El Monumental y sus hinchas lo recibimos con honores, hay que reconocer que no todos los personajes que pisan nuestro escenario cuentan con este privilegio. La mayoría nos son indiferentes, somos gente jodida. Las razones de nuestro cariño no fueron ni sus cánticos de la hinchada entonados desde el banco de suplentes, ni su festejo desbordado en Mendoza al levantar la Supercopa con un Boca enmudecido y en su propia provincia, rendida a sus pies en un día 14 –lo perfeccionista que puede ser el Destino, ¿no?-. Tampoco fue su bronca contra el árbitro en esa mítica puteada al VAR, de la que algunos se burlarán, pero que para nosotros fue un grito de descarga que nos transportó al campo de juego, escupimos la bronca con él. Creo que lo que nos compró de Enzo Pérez fue su sonrisa, gesto poco habitual en su cara. Administra esta mueca con rigurosidad, quizás en su seriedad esconda la sabiduría de un tipo que supo convertir un pasado difícil en los cimientos donde construyó sus máximos objetivos: “Estar en River era un sueño mío, y también de mi familia”.

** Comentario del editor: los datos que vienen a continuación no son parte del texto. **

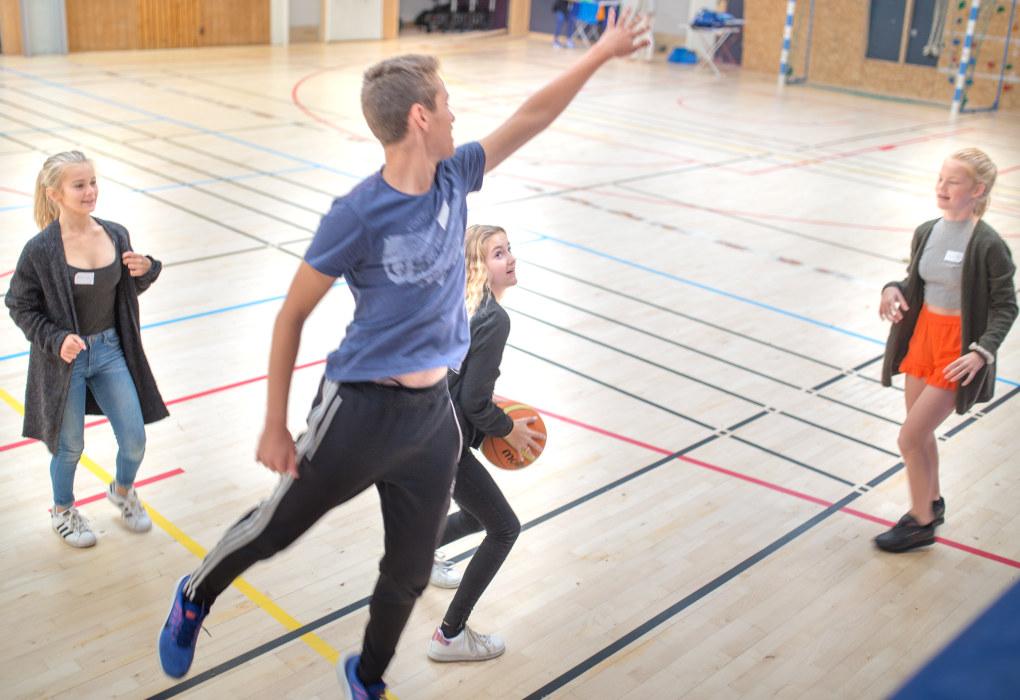 Å slutte på barneskole og bli ungdomsskoleelev skal ikke få stoppe leken.  F.v: Isrid Emilie Hjelvin Tveitt, Hasan Karabulut, Karina Bajan-Skog og Selma M. Eide. Foto: Hans Skjong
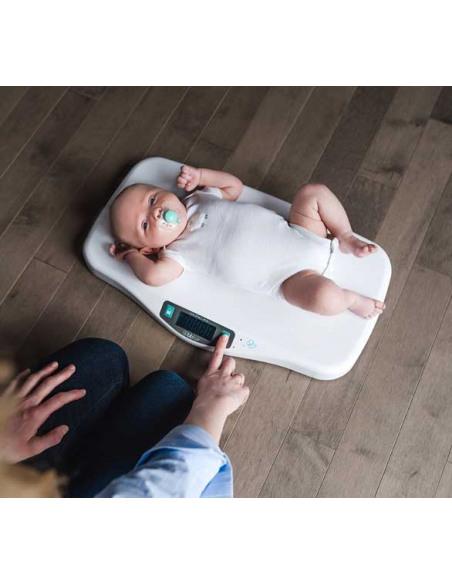 Kilö - Báscula Digital para bebés. Bebé tumbado en la báscula blanca.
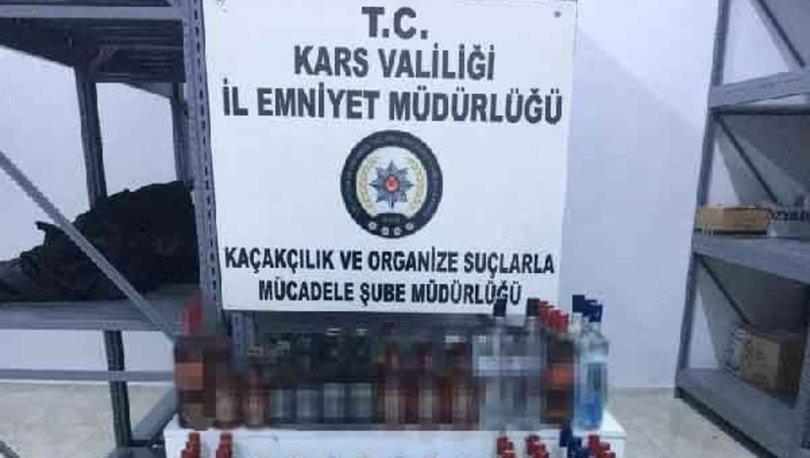 Kars'ta otobüste kaçak içki ele geçirildi; 2 gözaltı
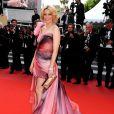 Elizabeth Banks lors de la montée des marches du film Poetry le 19 mai à Cannes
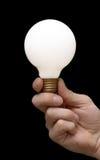 Eine Glühlampe in einer Hand Stockfotos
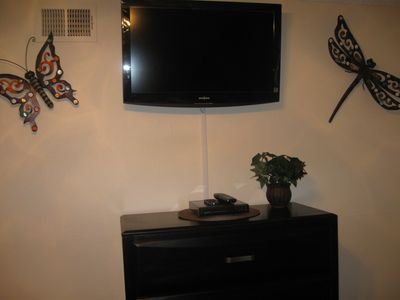 bedroom 3 wall mounted 32' flat screen tv/dvd player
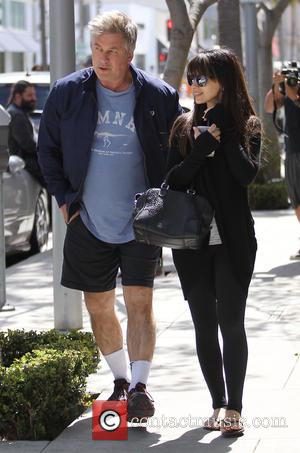 Alec Baldwin, Hilaria Baldwin , Hilaria Thomas - Alec Baldwin and Hilaria Baldwin go shopping in Beverly Hills - Los...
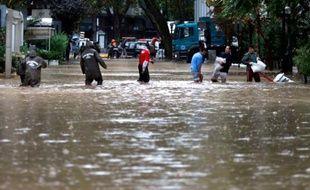 La police aide le 17 avril 2016 les habitants de Santiago, capitale du Chili frappée par de fortes pluies ayant entraîné la crue de la rivière Mapocho
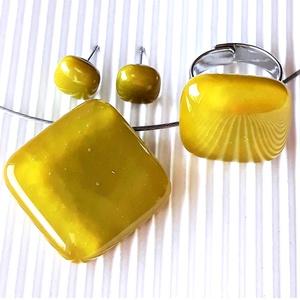 Jade sárgás-zöld üveg medál, gyűrű és fülbevaló, NEMESACÉL/ORVOSI FÉM, üvegékszer szett - Meska.hu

Pero como dije al principio, solo vengo a responder la pregunta con la verdad, y todo esto sería puro chamuyo. Me tomaré el atrevimiento de hacerlos viajar en el tiempo, allá por 2010. Y poder cambiar de receptor, te lo voy a responder a vos, Enzo, en una de esas lo leés.
Primer piso de una casa cuyo fondo es un taller ruidoso, con las paredes algo manchadas con grasa y calendarios de vaya a saber uno qué década. Si tuviera que elegir una imagen que haya marcado mi adolescencia, con lo que me cuesta el jueguito ese de recordar, serían las manos ásperas y percudidas por aguarrás de mi papá, mecánico, no podría asegurarte que por elección. En mi secundario me pesó demasiado no ser hija de un profesional, te lo hacían sentir. Tendría 20 años cuando con un café con leche cerca me puse a leer una nota tuya en El Gráfico. Contabas cómo tu viejo había vendido la alianza de casamiento para poder juntar unos mangos extras para vos y tus hermanos. Dabas lujos de detalles de una infancia dura, aunque no sé si hoy podrías asegurar que tus días como albañil para ayudar a tu familia fueron más complicados que frenar a Mbappé en Rusia.
Quiero agradecerte, casi diez años después, y decirte que sos mi ídolo porque esa tarde conocer tu historia me partió la cabeza y me hizo sentir orgullosa, más que nunca, de ser hija de un laburante con las manos engrasadas.
Gracias por no contar cuando donás miles de euros para ayudar a un pibe a volver a caminar, por no esconder la bronca que te genera haber perdido el puesto después de viajar a Rusia a lavar los platos de un banquete al que no te habían invitado de entrada. Gracias por venir a Núñez, por elegirnos. Pero sobretodo gracias por tener palabra y cumplirle la promesa a tu hermano menor, que te pidió “verte con la camiseta de River puesta”. Porque tu sueño nunca fue ganar un campeonato, ni un Superclásico, menos soñabas con enmudecer a Boca al grito de los hinchas coreando tu nombre, tu sueño fue siempre uno solo: venir a ponerte la camiseta.